Chris responds that "...banks are underinvesting and downplaying their true losses from identity theft. Blame is a difficult issue here--yes, the impostor is to blame, but there are situations in law where one becomes responsible for the criminal actions of third parties. Landlords, for instance, can be liable to tenants for certain criminal actions of third parties. It's in this spirit that banks share some blame in these crimes." I would add that, yes, many banks are, and they are proving far more interested in complying with voluntary regulations such as the FFIEC guidelines than they are in truly helping their customers protect themselves. That much is obvious from the implementation of completely ineffective authentication systems, such as measurement of typing cadence. However, some organizations are doing the right thing, and have recognized that protecting their customers is key to their survival as a business. On the whole though, maybe the banks' rush to comply with even voluntary standards, like FFIEC, is indicative of the power of regulation and should be harnessed?
2. The reports mentions that the data is a step toward giving the consumer information to vote with their feet and choose “safer institutions.” However, what constitutes a safer institution? Certainly, an institution with a lower incident of identity theft by deposits is not necessarily any safer, because that data is skewed in favor of institutions with a few very large accounts. Likewise, an institution with a lower overall count of identity theft is also not necessarily safer. The fact that Third First National Bank of The Side Street off Main in SomeTown, Idaho had no incidents of identity theft could simply be a reflection of the fact that they have less than 6 accounts, not that their strategy to use 4-digit pin codes on their web site was particularly effective. The “safer institutions” are the ones that provide their customers with the information they need to protect themselves, that include information on how to authenticate a web site to the customer, and which take a lead in customer education and fraud combat. Bank of America’s site key system is often cited as a model in that space. Discover Card’s refusal to present customers with even an SSL certificate prior to logon sits at the other end of the spectrum. The present study, unfortunately, seems to indicate that just because an institution has less fraud, in absolute terms, makes it safer.

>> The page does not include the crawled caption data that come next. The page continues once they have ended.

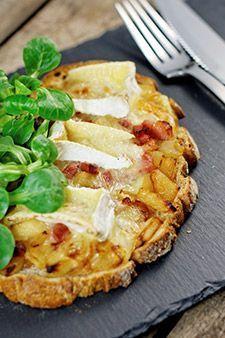 Une idée facile pour un snack ou un apéro, voire un plateau télé : la tartine camembert et pommes, comme une bruschetta normande !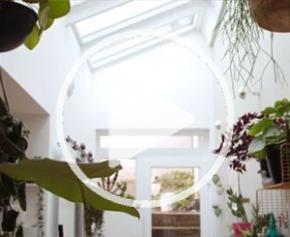 Visite : rénovation d'une maison avec un effet verrière
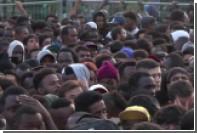 Тысячи мигрантов эвакуировали из приютов в Париже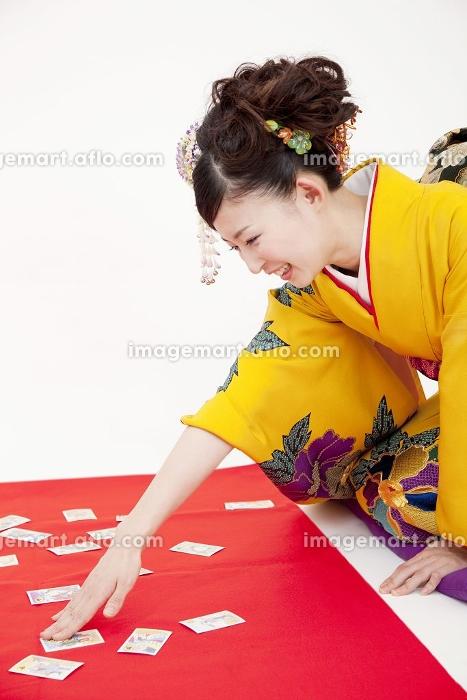 カルタ遊びをする振袖女性の販売画像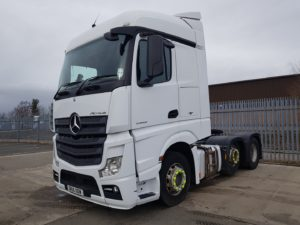 2015 Mercedes Actros 2545, Euro 6, 450bhp, Streamspace Single Sleeper Cab, Automatic Gearbox, Steering Wheel Controls, Mid-Lift Axle, Fridge, Choice & Warranty Available.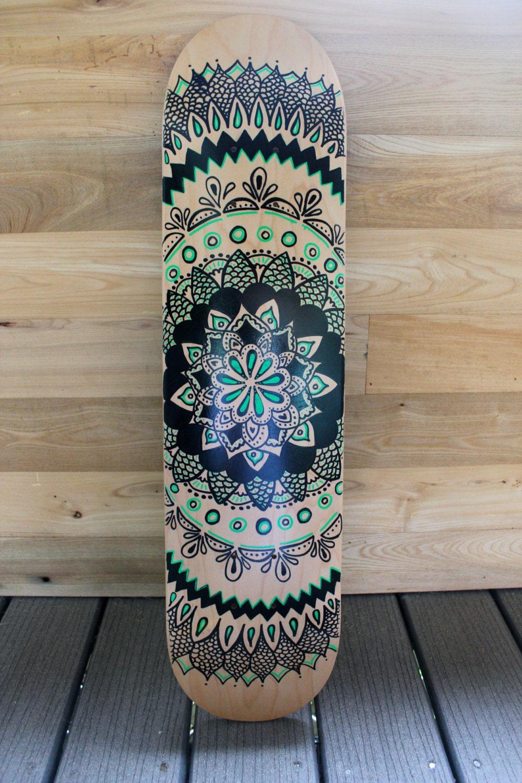 Hand painted mandala skateboard for Idee de job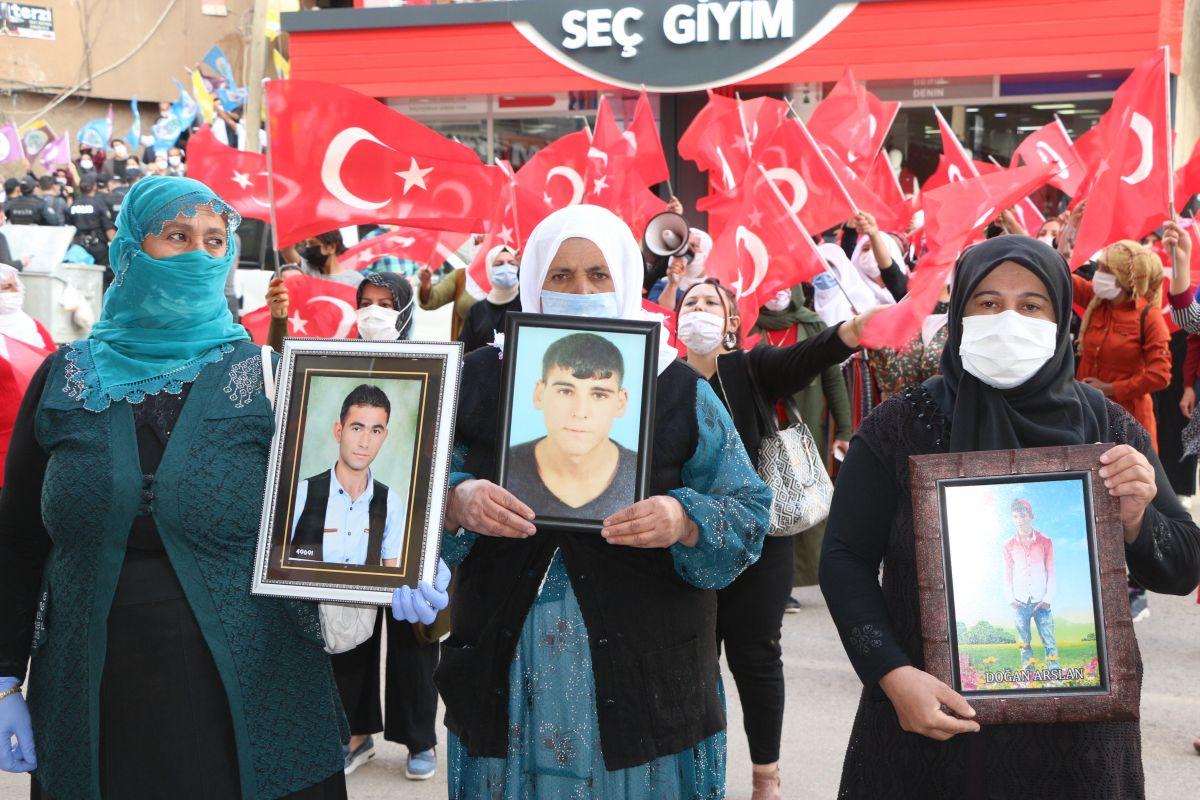 Şırnak ta HDP li vekil, PKK ya karşı eylem yapan annelere karşı durdu #10
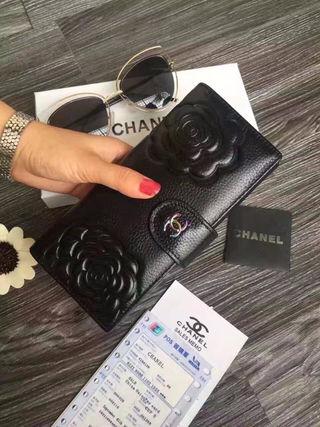 人気新品 シャネル カメリア 可愛い2つ折長財布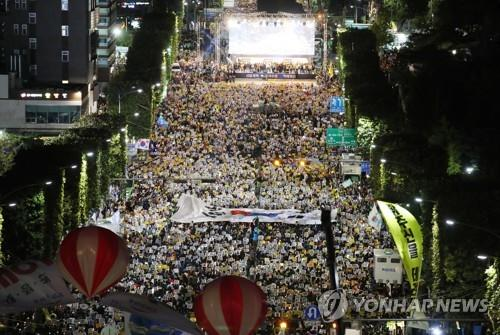 This file photo, taken on Oct. 5, 2019, shows a candlelight vigil in Seoul organized by liberal civic groups to support Justice Minister Cho Kuk and his drive for prosecutorial reform. (Yonhap)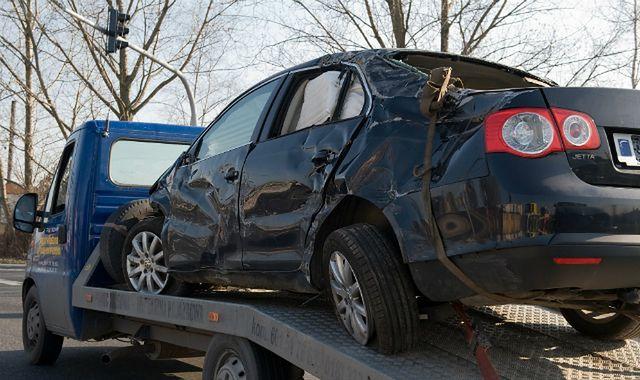 Samochodowe starocie za 500+ zalewają polskie ulice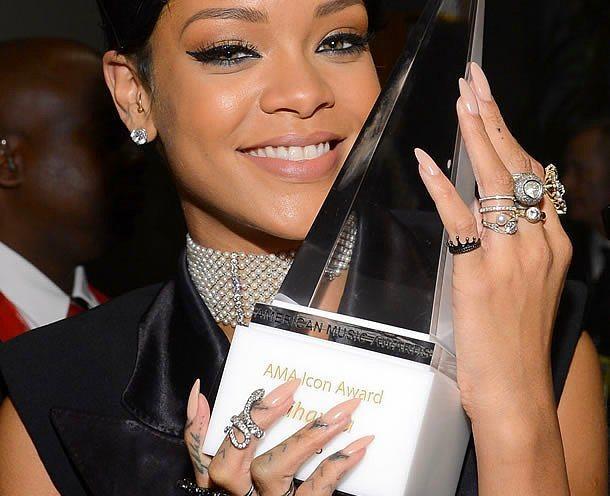 Tırnakları yakından takip edilen Rihanna; stiletto, badem, kare ve kare-oval tırnakları kullanıyor.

3. On page 2 the report mentions that institutions should report the number of identity theft events avoided. How exactly could that be measured? Is that not like proving a negative? Certainly, an institution can cite numbers on how many incidents of attempts at opening fraudulent accounts its customer service representatives caught, but that hardly captures the full picture. I can prove I did not get hacked this week, but my “proof” may only prove that my detection mechanisms are flawed.
4. Another explanation for fraud at telecom companies may be stolen devices. Without an understanding of the nature of the fraud it is impossible to say what the source is, and to pass any judgment on the organizations acumen in helping its customers. The data appears to have no indication at all on what the source of the fraud is.
5. Which brings me to my point about suggested further study: why. Why is it that some institutions have a far greater incidence of identity theft than others? At this point, I think we need some hypotheses about the contributing factors, including customer demographics, number of customers, size of the accounts, the ease with which account takeover can be monetized, the protective measures in place at the institutions, the type of advice given to customers, and so on. This requires far more data gathering, and some multivariate analysis of the impact of each variable on the number of accounts stolen.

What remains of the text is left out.